§ **TASKS TO COMPLETE**:
1. In the pull request description about moving RowEncoder to AgnosticEncoders, why is the added type validation for maps, arrays and seqs considered a positive change? Answer in one to three sentences.
2. Please continue the pull request description about moving RowEncoder to AgnosticEncoders from the point where it stops.

§ **EXCERPTED PASSAGE**:

:::::

[SPARK-41993][SQL] Move RowEncoder to AgnosticEncoders #39517

hvanhovell · 2023-01-11T20:33:53Z

What changes were proposed in this pull request?

This PR makes RowEncoder produce an AgnosticEncoder. The expression generation for these encoders is moved to ScalaReflection (this will be moved out in a subsequent PR).

The generated serializer and deserializer expressions will slightly change for both schema and type based encoders. These are not semantically different from the old expressions. Concretely the following changes have been introduced:

There is more type validation in maps/arrays/seqs for type based encoders. This should be a positive change, since it disallows users to pass wrong data through erasure hackd.
Array/Seq serialization is a bit more strict. In the old scenario it was possible to pass in sequences/arrays with the wrong type and/or nullability.

Why are the changes needed?

:::::

§ **COLLECTED MATERIAL**:
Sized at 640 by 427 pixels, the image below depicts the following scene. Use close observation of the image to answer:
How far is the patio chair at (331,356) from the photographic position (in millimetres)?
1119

:::::

§ **SOLVED PROBLEMS**:
1. The added validation stops users from passing wrong data into maps, arrays and seqs by exploiting type erasure.

2.
For the Spark Connect Scala Client we also want to be able to use Row based results.

Does this PR introduce any user-facing change?

No

How was this patch tested?

This is a refactoring, existing tests should be sufficient.

hvanhovell · 2023-01-11T20:34:17Z

@cloud-fan can you take a look?

hvanhovell · 2023-01-11T20:35:06Z

A note for the reviewers. I know that Catalyst tests pass. I have not run other tests, so there might still be a few things to iron out.

hvanhovell · 2023-01-11T20:35:58Z

sql/catalyst/src/main/scala/org/apache/spark/sql/catalyst/ScalaReflection.scala

@@ -306,7 +330,7 @@ object ScalaReflection extends ScalaReflection {
   * input object is located at ordinal 0 of a row, i.e., `BoundReference(0, _)`.
   */
  def serializerFor(enc: AgnosticEncoder[_]): Expression = {


TODO check the generated code for boxed primitives. We might be doing double conversions there.

hvanhovell · 2023-01-11T20:37:47Z

sql/catalyst/src/main/scala/org/apache/spark/sql/catalyst/ScalaReflection.scala

+          propagateNull = false,
+          returnNullable = false)
+        exprs.If(
+          check,


We can widen this to arrays where the element is allowed to be null. In that case we do need to make sure the element type is sound.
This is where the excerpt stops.